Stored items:
━━━━━━━━━━━━━━━━━━━━
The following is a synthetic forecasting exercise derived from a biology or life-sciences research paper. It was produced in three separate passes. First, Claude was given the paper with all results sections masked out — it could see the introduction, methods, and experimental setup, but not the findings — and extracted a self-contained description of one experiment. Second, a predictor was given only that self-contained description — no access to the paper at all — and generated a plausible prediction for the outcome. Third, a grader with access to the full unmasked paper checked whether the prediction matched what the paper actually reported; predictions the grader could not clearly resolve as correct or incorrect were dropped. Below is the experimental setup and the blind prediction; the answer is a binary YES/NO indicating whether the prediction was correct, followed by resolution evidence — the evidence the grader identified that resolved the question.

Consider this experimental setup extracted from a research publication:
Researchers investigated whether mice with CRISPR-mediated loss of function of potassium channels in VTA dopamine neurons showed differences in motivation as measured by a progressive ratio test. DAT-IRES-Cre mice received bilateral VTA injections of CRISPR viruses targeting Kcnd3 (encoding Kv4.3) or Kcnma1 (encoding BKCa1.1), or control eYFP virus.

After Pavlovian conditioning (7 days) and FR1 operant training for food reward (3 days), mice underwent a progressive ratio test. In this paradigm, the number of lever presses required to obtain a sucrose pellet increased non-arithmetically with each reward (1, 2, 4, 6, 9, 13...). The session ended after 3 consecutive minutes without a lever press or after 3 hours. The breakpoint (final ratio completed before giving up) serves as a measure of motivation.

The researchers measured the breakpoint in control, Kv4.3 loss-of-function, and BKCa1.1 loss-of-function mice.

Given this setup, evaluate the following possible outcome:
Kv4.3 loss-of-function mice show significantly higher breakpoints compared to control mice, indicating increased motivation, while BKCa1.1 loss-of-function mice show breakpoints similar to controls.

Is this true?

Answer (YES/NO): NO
━━━━━━━━━━━━━━━━━━━━
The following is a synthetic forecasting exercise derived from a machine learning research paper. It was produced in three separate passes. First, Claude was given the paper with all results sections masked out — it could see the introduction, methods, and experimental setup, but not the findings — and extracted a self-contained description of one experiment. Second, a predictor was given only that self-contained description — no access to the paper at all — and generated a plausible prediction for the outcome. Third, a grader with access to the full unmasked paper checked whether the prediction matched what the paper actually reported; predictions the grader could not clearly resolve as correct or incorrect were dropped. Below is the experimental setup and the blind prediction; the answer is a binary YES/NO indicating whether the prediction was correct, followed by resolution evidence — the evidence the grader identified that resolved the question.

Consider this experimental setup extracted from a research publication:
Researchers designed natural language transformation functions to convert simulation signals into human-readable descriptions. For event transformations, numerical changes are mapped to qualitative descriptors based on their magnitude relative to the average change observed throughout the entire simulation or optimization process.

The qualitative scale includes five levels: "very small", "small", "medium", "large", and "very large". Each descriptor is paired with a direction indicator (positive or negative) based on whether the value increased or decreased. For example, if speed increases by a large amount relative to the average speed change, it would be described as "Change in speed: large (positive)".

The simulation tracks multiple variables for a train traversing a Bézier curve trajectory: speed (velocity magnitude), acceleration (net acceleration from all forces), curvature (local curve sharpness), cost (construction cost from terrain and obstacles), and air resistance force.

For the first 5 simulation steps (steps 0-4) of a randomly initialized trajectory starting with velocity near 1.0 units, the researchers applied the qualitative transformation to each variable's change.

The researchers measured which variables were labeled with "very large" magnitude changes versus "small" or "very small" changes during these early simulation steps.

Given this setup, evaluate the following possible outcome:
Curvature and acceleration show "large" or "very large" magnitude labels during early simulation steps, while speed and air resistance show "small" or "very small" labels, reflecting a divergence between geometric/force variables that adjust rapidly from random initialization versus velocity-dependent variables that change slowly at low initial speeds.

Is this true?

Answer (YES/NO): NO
━━━━━━━━━━━━━━━━━━━━
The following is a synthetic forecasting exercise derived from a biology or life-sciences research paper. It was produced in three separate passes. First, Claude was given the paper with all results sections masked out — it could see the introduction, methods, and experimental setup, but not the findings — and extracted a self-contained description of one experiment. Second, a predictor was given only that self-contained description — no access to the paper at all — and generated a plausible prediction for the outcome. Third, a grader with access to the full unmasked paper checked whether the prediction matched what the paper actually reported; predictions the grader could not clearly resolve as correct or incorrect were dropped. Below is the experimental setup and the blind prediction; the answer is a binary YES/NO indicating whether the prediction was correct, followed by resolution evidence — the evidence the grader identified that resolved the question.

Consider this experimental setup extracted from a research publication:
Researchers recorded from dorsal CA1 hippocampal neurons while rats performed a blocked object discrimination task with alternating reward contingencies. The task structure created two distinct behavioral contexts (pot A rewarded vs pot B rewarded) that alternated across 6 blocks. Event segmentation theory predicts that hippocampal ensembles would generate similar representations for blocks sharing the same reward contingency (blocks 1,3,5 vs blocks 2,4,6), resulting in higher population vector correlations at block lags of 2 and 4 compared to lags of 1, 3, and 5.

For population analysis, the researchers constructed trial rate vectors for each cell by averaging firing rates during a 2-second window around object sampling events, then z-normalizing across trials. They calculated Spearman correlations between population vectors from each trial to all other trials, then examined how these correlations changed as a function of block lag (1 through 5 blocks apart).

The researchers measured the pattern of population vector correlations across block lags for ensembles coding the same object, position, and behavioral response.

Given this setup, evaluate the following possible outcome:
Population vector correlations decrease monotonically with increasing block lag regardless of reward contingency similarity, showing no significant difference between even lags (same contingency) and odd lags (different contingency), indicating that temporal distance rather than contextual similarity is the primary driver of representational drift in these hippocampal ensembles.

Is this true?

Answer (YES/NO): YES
━━━━━━━━━━━━━━━━━━━━
AIM OF THE EXERCISE:
Above are the records; from them, give again exactly the lines from the one containing "Researchers recorded from" through the one containing "Answer (YES/NO): YES", both included.

RESPONSE BOX:
Researchers recorded from dorsal CA1 hippocampal neurons while rats performed a blocked object discrimination task with alternating reward contingencies. The task structure created two distinct behavioral contexts (pot A rewarded vs pot B rewarded) that alternated across 6 blocks. Event segmentation theory predicts that hippocampal ensembles would generate similar representations for blocks sharing the same reward contingency (blocks 1,3,5 vs blocks 2,4,6), resulting in higher population vector correlations at block lags of 2 and 4 compared to lags of 1, 3, and 5.

For population analysis, the researchers constructed trial rate vectors for each cell by averaging firing rates during a 2-second window around object sampling events, then z-normalizing across trials. They calculated Spearman correlations between population vectors from each trial to all other trials, then examined how these correlations changed as a function of block lag (1 through 5 blocks apart).

The researchers measured the pattern of population vector correlations across block lags for ensembles coding the same object, position, and behavioral response.

Given this setup, evaluate the following possible outcome:
Population vector correlations decrease monotonically with increasing block lag regardless of reward contingency similarity, showing no significant difference between even lags (same contingency) and odd lags (different contingency), indicating that temporal distance rather than contextual similarity is the primary driver of representational drift in these hippocampal ensembles.

Is this true?

Answer (YES/NO): YES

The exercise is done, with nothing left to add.